Scene-based reasoning records:

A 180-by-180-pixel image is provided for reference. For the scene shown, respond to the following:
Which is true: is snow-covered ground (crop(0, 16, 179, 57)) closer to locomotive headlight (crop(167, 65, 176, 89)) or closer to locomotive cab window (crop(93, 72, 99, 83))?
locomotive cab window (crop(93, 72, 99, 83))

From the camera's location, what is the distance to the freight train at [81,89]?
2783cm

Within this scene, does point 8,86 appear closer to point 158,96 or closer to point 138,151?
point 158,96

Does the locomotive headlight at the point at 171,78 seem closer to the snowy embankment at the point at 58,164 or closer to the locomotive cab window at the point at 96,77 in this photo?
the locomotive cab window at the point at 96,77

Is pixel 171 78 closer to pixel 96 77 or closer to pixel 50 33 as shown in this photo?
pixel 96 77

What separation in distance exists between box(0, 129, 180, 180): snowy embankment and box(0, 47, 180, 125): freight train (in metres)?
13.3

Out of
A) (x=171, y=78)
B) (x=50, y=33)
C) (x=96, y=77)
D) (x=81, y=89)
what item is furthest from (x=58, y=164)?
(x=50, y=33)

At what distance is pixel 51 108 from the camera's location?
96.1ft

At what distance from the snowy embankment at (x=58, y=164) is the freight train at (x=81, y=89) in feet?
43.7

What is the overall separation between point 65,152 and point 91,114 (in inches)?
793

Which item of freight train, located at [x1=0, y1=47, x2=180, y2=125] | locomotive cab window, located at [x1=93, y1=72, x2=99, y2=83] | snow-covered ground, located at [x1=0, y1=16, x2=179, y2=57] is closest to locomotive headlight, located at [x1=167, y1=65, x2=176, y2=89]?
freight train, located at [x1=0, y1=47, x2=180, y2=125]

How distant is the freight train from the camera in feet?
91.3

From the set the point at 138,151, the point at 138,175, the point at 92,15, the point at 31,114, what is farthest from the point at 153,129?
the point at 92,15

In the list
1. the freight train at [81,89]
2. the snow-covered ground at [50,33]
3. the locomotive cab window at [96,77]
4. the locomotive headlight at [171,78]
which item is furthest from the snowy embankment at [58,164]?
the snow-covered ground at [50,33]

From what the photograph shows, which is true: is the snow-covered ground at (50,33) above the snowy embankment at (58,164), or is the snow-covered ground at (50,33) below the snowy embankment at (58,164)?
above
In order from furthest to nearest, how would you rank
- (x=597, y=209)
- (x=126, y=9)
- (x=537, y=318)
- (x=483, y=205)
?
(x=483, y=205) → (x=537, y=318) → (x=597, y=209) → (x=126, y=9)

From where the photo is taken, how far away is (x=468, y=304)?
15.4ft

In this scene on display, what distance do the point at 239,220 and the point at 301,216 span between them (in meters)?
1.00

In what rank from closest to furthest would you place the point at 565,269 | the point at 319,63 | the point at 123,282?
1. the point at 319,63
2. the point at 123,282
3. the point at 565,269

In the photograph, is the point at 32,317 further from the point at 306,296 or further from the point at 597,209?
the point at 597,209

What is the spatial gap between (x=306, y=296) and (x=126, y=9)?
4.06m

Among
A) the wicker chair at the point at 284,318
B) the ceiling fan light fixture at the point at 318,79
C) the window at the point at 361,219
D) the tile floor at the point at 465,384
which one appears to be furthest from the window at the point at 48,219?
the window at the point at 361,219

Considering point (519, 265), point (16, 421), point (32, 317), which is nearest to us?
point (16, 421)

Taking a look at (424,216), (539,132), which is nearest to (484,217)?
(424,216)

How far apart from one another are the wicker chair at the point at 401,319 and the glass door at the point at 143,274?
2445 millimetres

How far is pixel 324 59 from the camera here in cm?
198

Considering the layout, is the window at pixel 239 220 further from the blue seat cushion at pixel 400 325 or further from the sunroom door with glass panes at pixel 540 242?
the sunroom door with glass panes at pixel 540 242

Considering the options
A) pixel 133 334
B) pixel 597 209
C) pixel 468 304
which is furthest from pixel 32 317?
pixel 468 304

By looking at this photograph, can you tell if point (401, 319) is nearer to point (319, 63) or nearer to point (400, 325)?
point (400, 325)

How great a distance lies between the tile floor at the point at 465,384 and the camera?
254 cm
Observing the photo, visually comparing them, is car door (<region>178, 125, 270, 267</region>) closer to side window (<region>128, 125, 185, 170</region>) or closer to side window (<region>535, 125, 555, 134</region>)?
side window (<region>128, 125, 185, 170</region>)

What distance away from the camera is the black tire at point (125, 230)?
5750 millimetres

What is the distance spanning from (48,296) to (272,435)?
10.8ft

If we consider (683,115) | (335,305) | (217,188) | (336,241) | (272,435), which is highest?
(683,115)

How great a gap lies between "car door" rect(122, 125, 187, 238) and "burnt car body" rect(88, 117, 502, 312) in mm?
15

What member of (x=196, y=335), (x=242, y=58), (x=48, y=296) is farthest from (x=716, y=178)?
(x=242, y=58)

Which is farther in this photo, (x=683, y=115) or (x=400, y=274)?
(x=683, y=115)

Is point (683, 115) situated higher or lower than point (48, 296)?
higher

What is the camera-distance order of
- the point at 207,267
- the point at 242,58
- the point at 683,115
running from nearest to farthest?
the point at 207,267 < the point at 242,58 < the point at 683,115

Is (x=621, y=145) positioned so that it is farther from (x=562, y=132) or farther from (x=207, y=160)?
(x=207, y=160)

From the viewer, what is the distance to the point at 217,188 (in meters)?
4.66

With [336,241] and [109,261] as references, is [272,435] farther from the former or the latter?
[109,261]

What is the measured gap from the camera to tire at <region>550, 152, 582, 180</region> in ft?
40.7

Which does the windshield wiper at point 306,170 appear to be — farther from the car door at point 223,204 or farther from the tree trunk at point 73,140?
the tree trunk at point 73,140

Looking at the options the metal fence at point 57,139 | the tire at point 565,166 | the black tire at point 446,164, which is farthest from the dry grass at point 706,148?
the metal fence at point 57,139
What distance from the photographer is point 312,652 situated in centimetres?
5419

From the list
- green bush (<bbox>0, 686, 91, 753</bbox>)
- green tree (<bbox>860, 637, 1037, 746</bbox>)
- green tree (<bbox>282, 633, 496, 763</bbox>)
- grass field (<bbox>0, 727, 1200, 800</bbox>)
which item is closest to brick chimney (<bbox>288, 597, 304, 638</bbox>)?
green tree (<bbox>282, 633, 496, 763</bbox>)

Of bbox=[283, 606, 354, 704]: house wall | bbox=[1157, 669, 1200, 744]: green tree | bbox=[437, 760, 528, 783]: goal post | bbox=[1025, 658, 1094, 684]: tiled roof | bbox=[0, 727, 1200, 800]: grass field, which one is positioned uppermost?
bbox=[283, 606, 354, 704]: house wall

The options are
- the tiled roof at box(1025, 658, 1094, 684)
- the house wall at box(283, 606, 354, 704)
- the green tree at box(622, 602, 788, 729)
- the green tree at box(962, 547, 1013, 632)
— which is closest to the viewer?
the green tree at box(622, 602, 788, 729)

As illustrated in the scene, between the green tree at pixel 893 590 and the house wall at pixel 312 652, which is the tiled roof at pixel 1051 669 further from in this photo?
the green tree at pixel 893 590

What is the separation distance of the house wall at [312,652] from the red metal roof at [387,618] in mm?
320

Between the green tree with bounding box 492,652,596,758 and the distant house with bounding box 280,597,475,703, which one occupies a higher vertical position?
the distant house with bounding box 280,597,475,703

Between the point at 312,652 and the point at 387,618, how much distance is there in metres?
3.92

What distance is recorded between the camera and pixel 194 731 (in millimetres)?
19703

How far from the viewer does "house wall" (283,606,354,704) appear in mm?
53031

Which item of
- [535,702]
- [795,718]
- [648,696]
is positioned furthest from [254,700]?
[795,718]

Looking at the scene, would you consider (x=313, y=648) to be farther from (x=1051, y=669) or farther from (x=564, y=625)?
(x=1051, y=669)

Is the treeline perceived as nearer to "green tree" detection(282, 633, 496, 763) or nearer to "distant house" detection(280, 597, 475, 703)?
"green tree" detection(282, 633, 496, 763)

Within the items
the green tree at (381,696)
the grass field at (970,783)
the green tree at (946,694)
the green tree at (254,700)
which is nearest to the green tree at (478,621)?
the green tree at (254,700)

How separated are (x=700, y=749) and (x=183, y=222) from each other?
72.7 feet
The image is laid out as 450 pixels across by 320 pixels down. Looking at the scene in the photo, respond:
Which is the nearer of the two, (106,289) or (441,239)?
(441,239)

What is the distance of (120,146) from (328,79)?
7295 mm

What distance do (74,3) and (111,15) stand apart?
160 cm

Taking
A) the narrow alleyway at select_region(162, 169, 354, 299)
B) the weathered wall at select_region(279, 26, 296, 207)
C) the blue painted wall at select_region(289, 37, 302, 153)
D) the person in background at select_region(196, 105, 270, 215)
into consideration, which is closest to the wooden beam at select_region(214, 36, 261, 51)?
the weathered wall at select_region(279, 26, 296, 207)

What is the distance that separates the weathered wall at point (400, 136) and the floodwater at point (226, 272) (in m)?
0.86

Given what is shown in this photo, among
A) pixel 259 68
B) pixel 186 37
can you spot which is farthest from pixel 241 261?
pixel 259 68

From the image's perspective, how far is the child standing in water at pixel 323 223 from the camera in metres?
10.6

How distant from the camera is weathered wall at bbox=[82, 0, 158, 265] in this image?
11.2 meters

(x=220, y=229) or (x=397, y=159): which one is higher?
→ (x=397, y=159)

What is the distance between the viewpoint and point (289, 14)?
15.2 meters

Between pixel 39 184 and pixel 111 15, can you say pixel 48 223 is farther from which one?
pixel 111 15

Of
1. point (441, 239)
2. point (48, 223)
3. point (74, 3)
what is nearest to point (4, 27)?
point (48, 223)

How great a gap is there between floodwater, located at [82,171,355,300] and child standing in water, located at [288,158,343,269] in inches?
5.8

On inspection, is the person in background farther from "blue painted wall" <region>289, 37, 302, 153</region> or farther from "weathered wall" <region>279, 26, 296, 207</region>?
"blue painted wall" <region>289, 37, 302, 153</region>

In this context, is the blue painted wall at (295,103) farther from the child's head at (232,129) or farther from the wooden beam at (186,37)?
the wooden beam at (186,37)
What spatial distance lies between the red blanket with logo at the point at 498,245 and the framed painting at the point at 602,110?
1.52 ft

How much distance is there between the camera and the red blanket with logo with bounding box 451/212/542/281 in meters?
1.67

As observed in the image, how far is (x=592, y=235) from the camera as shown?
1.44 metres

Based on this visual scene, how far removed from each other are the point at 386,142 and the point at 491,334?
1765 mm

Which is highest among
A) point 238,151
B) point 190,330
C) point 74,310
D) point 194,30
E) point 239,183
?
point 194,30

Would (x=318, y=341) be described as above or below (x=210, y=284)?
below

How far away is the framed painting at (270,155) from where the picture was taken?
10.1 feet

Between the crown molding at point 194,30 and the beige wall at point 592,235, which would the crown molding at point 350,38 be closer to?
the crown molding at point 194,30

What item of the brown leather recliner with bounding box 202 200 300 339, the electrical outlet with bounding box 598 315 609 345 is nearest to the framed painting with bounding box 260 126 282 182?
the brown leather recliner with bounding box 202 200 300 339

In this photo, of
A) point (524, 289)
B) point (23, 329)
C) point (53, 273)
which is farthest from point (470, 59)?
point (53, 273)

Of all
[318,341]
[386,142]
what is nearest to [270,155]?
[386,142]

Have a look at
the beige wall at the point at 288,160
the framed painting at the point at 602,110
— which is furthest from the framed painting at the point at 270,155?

SET TASK: Quote verbatim the line containing "Based on this" and every line after it through the end of the records above.

SOLUTION FOR THIS TASK:
Based on this visual scene, how far removed from each other are the point at 386,142 and the point at 491,334?
1765 mm

Which is highest among
A) point 238,151
B) point 190,330
C) point 74,310
D) point 194,30
E) point 239,183
?
point 194,30

Would (x=318, y=341) be described as above or below (x=210, y=284)?
below

How far away is the framed painting at (270,155) from where the picture was taken?
10.1 feet

Between the crown molding at point 194,30 and the beige wall at point 592,235, which would the crown molding at point 350,38 be closer to?
the crown molding at point 194,30

What item of the brown leather recliner with bounding box 202 200 300 339, the electrical outlet with bounding box 598 315 609 345 is nearest to the framed painting with bounding box 260 126 282 182?
the brown leather recliner with bounding box 202 200 300 339

In this photo, of
A) point (524, 289)
B) point (23, 329)
C) point (53, 273)
which is farthest from point (470, 59)?
point (53, 273)

Of all
[318,341]
[386,142]
what is nearest to [270,155]?
[386,142]

Have a look at
the beige wall at the point at 288,160
the framed painting at the point at 602,110
— which is furthest from the framed painting at the point at 270,155?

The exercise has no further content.